I’ve recently fallen back into old habits around social media. I’ve been sucked into mindless scrolling, consuming other people’s art and commentary rather than making space for my own. On the positive side, this means I’m finding some form of connection to other artists and like-minded people. On the negative side, I’m finding myself overwhelmed by graphic shares and advertisements. (I absolutely believe it’s important to bear witness to the horrific events occurring around the world - but I know that I need to be careful with how much I ingest visually. There are ways to be of service in these moments and for me, pushing past my capacity and into freeze mode via instagram isn’t the way. Instead, I need to seek tangible ways to be of service. Perhaps I’ll share more on that in a future post.)

When I allow myself to numb with social media, I lose on multiple levels. On the one hand, I become disconnected from my own experience. I’m no longer feeling my feelings, because I’ve tuned out of my own reality and tuned in to someone else’s. I’ve essentially turned my back on myself and my own creativity. Instead of protecting my energetic boundaries, I’m allowing all of my energy to be sucked out by these platforms. Nothing is left for my own creative practice.

It’s difficult to be a parent, a partner, and an artist in the face of worldwide horrors. Sometimes spending any time on creativity feels selfish. But I know that by tuning in to my own creative practice, I’m nourishing my spirit and honoring the ancestors - and this puts me in a better position to respond to the call to action when it comes.

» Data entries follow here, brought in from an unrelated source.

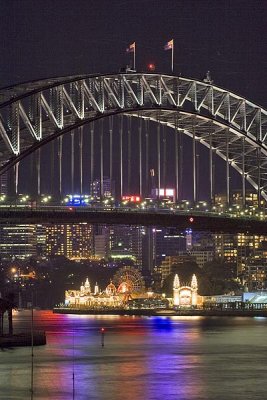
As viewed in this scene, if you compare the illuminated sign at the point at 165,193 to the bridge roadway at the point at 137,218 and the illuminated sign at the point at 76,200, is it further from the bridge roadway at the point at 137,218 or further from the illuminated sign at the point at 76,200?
the illuminated sign at the point at 76,200

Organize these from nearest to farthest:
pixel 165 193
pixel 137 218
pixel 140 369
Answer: pixel 140 369
pixel 137 218
pixel 165 193

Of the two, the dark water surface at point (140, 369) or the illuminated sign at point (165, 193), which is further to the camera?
the illuminated sign at point (165, 193)

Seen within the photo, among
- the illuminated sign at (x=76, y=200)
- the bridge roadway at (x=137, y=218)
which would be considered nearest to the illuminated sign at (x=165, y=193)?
the bridge roadway at (x=137, y=218)

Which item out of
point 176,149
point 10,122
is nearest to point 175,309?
point 176,149

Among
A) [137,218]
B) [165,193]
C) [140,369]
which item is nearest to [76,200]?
[137,218]

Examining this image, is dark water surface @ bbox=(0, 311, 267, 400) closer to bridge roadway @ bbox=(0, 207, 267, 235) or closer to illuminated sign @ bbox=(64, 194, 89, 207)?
bridge roadway @ bbox=(0, 207, 267, 235)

My creative practice requires dedication, time, effort, and spiritual & emotional resources. My body needs to be nourished and I need to know that I’ve tended to my daily responsibilities. When I spend time on social media platforms, I waste the time that I could and should be spending creating - and I’m left feeling depleted, rather than nourished.

I need to find balance and structure in order to create a better foundation for my creativity. I need to turn off social media - or create (and honor) a set of social media boundaries that will allow me to post without scrolling. I need to tune into my own inner voice. I need to re-learn how to be ok with the discomfort of solitude and how to engage in quiet time without constant visual and auditory inputs. (This includes podcasts and audiobooks in addition to social media like Instagram and YouTube.)

So often, I turn to social media to avoid the discomfort of the present moment. I drown out my own truth by ingesting the truths of others, who are shouting from the rooftops. I want to stop and reflect on this - and find new ways to come back to this moment, be with the discomfort, and really get to know myself here and now. What gifts can I offer? What am I afraid of uncovering within myself? Sometimes, this kind of numbing is a sign that we are contracting in the face of big expansion. I need to look at the ways I’m hiding in what’s familiar because I’m afraid of the expansion and growth that are ready to begin (or that are already happening).

The four of pentacles is inviting me into greater expansion, encouraging me to protect my energetic and spiritual boundaries, and reminding me that I can’t fill from an empty cup. I will only be of service to others if I am resourced - and to do this, I need to break free from the numbing effects of social media platforms.

Some questions I’ll be working with this week:

How might I be using social media to hide from the truths that I’m currently holding? How is this impacting my art practice?

Am I holding back rather than sharing my art and my practice? Why?

Where am I draining energy? How can I fill those gaps and call my energy back?

How can I restructure my time to create more focus and dedication in my art practice?


Four: stability, rationality, containment, structure, foundations, progression, organization, avoiding stagnation, systems.

Pentacles: Earth, the physical/sensual. The realm of the body, home, work, craft.